* [Instructions]
1. List every dollar amount that appears in the passage on Silicon Valley Bank below.
2. Copy the passage on Silicon Valley Bank below from "But not all" to "out their money.", swapping "turbulence" for "instability".

* [Text shown]
++++++++++++++++++++
This meant that Silicon Valley Bank was caught in the lurch when the Federal Reserve, looking to combat rapid inflation, started raising interest rates. Those once-safe investments looked a lot less attractive as newer government bonds kicked off more interest.

In what would ultimately spell trouble for the bank, start-up funding was also starting to dwindle, leading Silicon Valley Bank’s clients — a mixture of technology start-ups and their executives — to begin withdrawing their money. To fulfill its customers requests, the bank had to sell some of its investments at a steep discount.

But not all Silicon Valley Bank’s problems are linked to rising interest rates. The bank was unique in ways that contributed to its rapid demise. The Federal Deposit Insurance Corporation only insures amounts up to $250,000, so anything more than that would not have the same government protection. Silicon Valley Bank had a significant number of big and uninsured depositors — the kind of investors who tend to withdraw their money during signs of turbulence.

Once Silicon Valley revealed its huge loss last Wednesday, the tech industry panicked, and start-ups rushed to pull out their money.

After the run on the bank, the F.D.I.C. took it over last week.

By late last week, Silicon Valley Bank was in free fall. The Federal Deposit Insurance Corporation announced on Friday that it would take over the 40-year-old institution, after the bank and its financial advisers had tried — and failed — to find a buyer to step in. The takeover put about $175 billion in customer deposits under the control of the federal regulator.

The failure of Silicon Valley Bank, based in Santa Clara, Calif., is the largest since the 2008 financial crisis. In the aftermath of that crisis, Congress passed the Dodd-Frank financial-regulatory package, designed to prevent such collapses.

In 2018, President Trump signed a bill that reduced how often regional banks had to submit to stress tests by the Federal Reserve. Last week, as news of Silicon Valley Bank’s failure spread, some banking experts said the Dodd-Frank package might have forced the bank to better handle its interest rate risks had it not been rolled back.

The bank’s failure has raised concerns about other institutions.

Silicon Valley Bank is small compared with the nation’s largest banks — its $209 billion in assets pales next to the more than $3 trillion at JPMorgan Chase. But bank runs can happen when customers or investors panic and start pulling their deposits. Perhaps the most immediate concern late this week was that the failure of Silicon Valley Bank would scare off customers of other banks.
++++++++++++++++++++
* [Information provided]
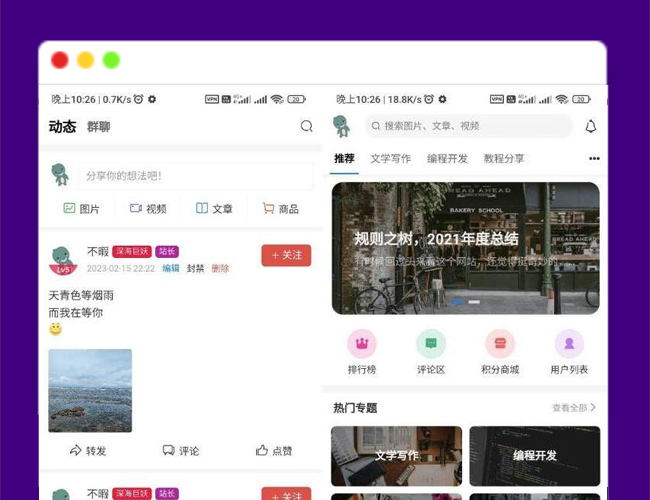A2163博客社区APP源码 知识付费社区APP源码 资源社区源码 独有付费广告 兼容安卓苹果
++++++++++++++++++++
* [Outputs in order]
1.
$250,000
$175 billion
$209 billion
$3 trillion

2.
But not all Silicon Valley Bank’s problems are linked to rising interest rates. The bank was unique in ways that contributed to its rapid demise. The Federal Deposit Insurance Corporation only insures amounts up to $250,000, so anything more than that would not have the same government protection. Silicon Valley Bank had a significant number of big and uninsured depositors — the kind of investors who tend to withdraw their money during signs of instability.

Once Silicon Valley revealed its huge loss last Wednesday, the tech industry panicked, and start-ups rushed to pull out their money.